Pour sparkling champagne into a glass, until it is half full, when the glass will lose its power of ringing by a stroke upon its edge, and will emit only a disagreeable and puffy sound. Nor will a glass ring while the wine is brisk, and filled with air-bubbles; but as the effervescence subsides, the sound will become clearer and clearer, and when the air-bubbles have entirely disappeared, the glass will ring as usual. If a crumb of bread be thrown into the champagne, and effervescence be reproduced, the glass will again cease to ring. The same experiment will also succeed with soda water, ginger wine, or any other effervescing liquid.
MUSIC OF THE SNAIL.
Place a garden snail upon a pane of glass, and in drawing itself along, it will frequently produce sounds similar to those of musical glasses.

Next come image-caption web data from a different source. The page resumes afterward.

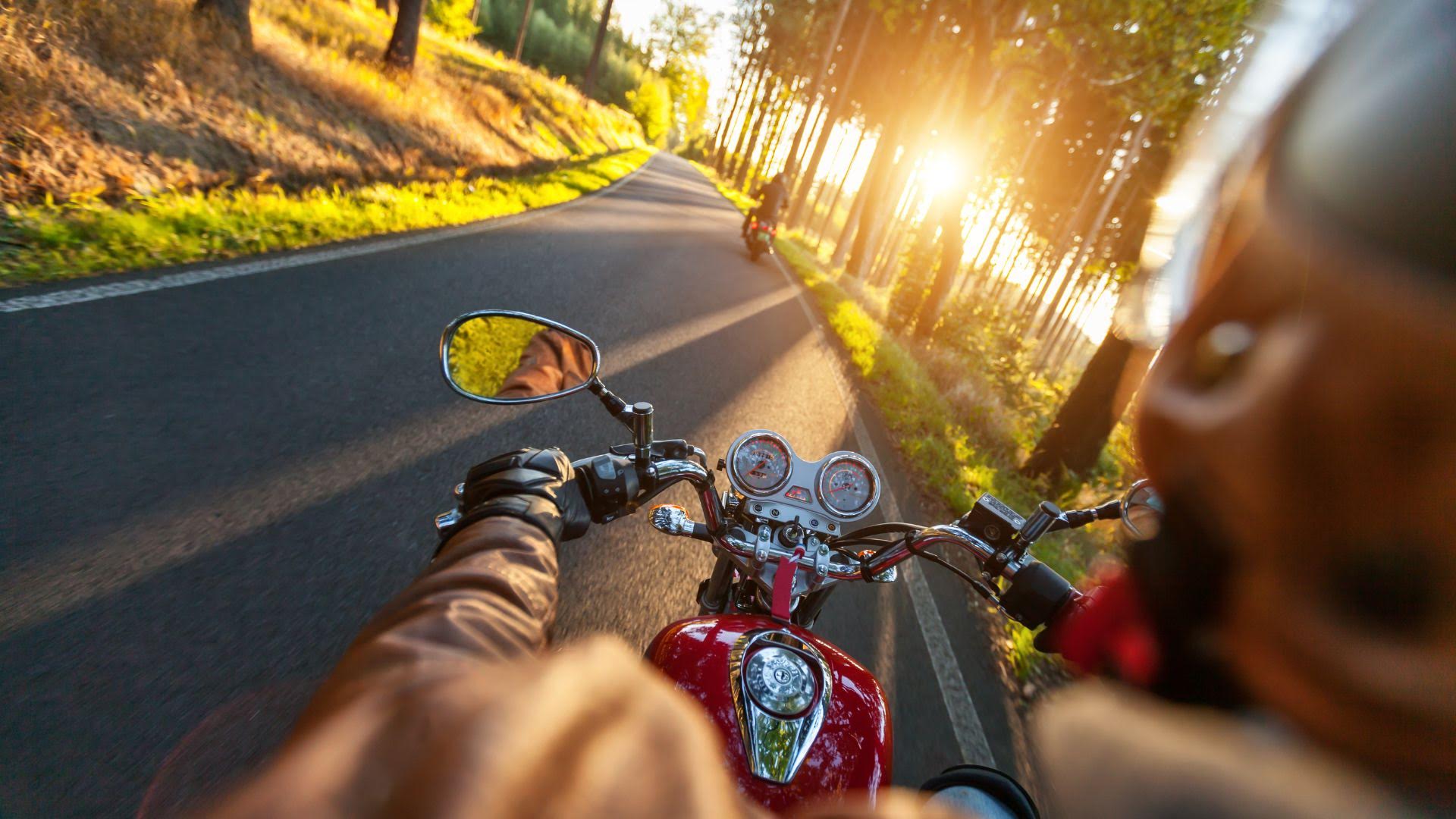 King and Beaty Accident on a Motorcycle Colorado Springs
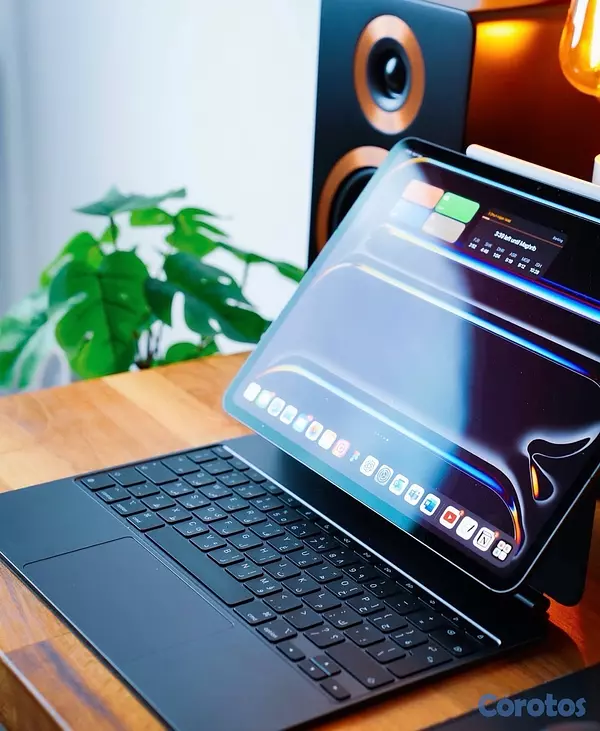 accesorios para electronica - Magic Keyboard para iPad Pro 11” & 13” (M4 / M5) – Nuevos Sellados 4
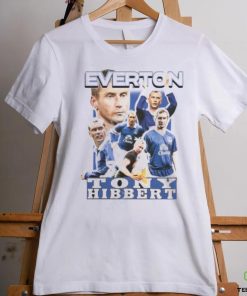 Everton Tony Hibbert shirt
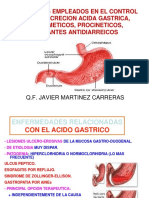 Clase Secrecion Gastrica Motilidad Intestinal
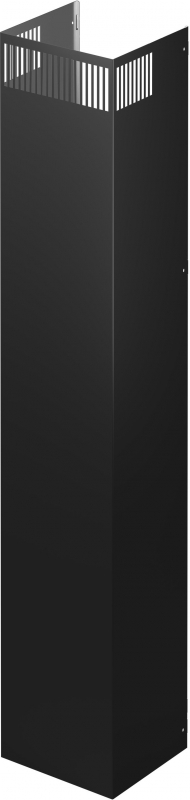 Neff Z51BXL0S1, chimney extension, black, 1500 mm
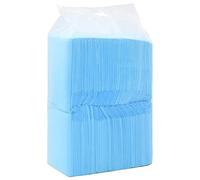 vidaXL Pet Training Pads, Highly-Absorbent, Leak-free, Odor-Control, 90x60 cm, Pack of 100 - Support for Puppies and Older or Incontinent Dogs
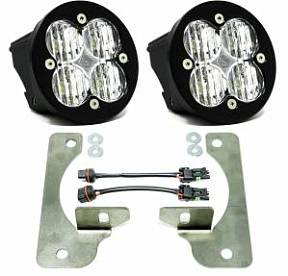 Комплект противотуманных фар серии Squadron-R SAE для Wrangler JL Rubicon 2018+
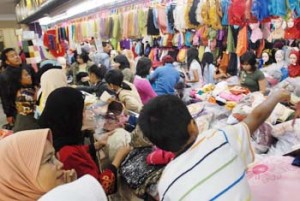  Dekati Idulfitri, Transaksi Pasar Baru Capai Rp8 Miliar Per hari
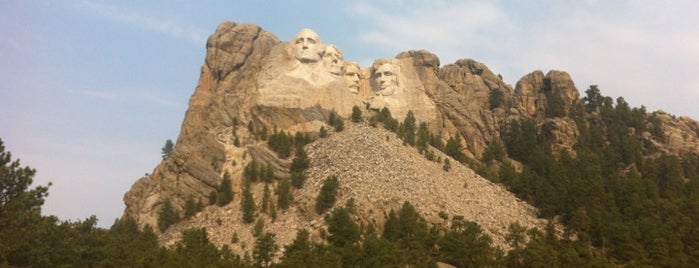 Mount Rushmore National Memorial is one of Retirement Plan A.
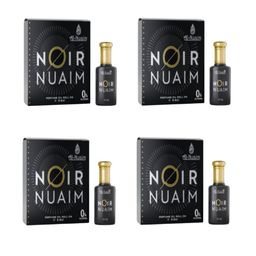 Al-Nuaim Set Of 4 Noir Nuaim Alcohol Free Attar - 9.9ml Each-picture-24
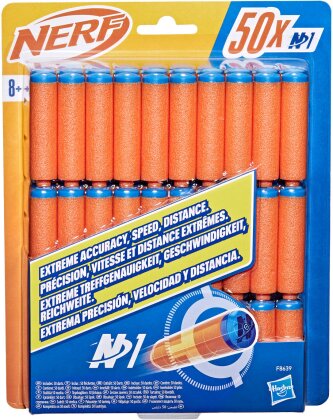 Nerf N1 Refill 50 - Nachfüllpack, 50 Darts N1,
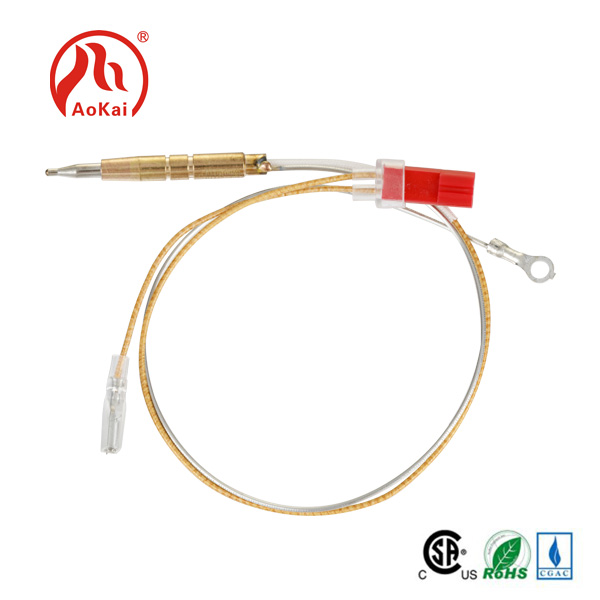 ເວລາໄວພາກສ່ວນ Thermocouple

THE TUNING-FORK A FLUTE PLAYER.
Take a common tuning-fork, and on one of its branches fasten with sealing-wax a circular piece of card, of the size of a small wafer, or sufficient nearly to cover the aperture of a pipe, as the sliding of the upper end of a flute with the mouth stopped: it may be tuned in unison with the loaded tuning-fork (a C fork), by means of the moveable stopper or card, or the fork may be loaded till the unison is perfect. Then set the fork in vibration by a blow on the unloaded branch, and hold the card closely over the mouth of the pipe, as in the engraving, when a note of surprising clearness and strength will be heard. Indeed, a flute may be made to "speak" perfectly well, by holding close to the opening a vibrating tuning-fork, while the fingering proper to the note of the fork is at the same time performed.
MUSICAL BOTTLES.
Provide two glass bottles, and tune them by pouring water into them, so that each corresponds to the sound of a different tuning-fork. Then apply both tuning-forks to the mouth of each bottle alternately, when that sound only will be heard, in each case, which is reciprocated by the unisonant bottle; or, in other words, by that bottle which contains a column of air, susceptible of vibrating in unison with the fork.
THEORY OF WHISPERING.
Apartments of a circular or elliptical form are best calculated for the exhibition of this phenomenon. If a person stand near the wall, with his face turned to it, and whisper a few words, they may be more distinctly heard at nearly the opposite side of the apartment, than if the listener was situated near to the speaker.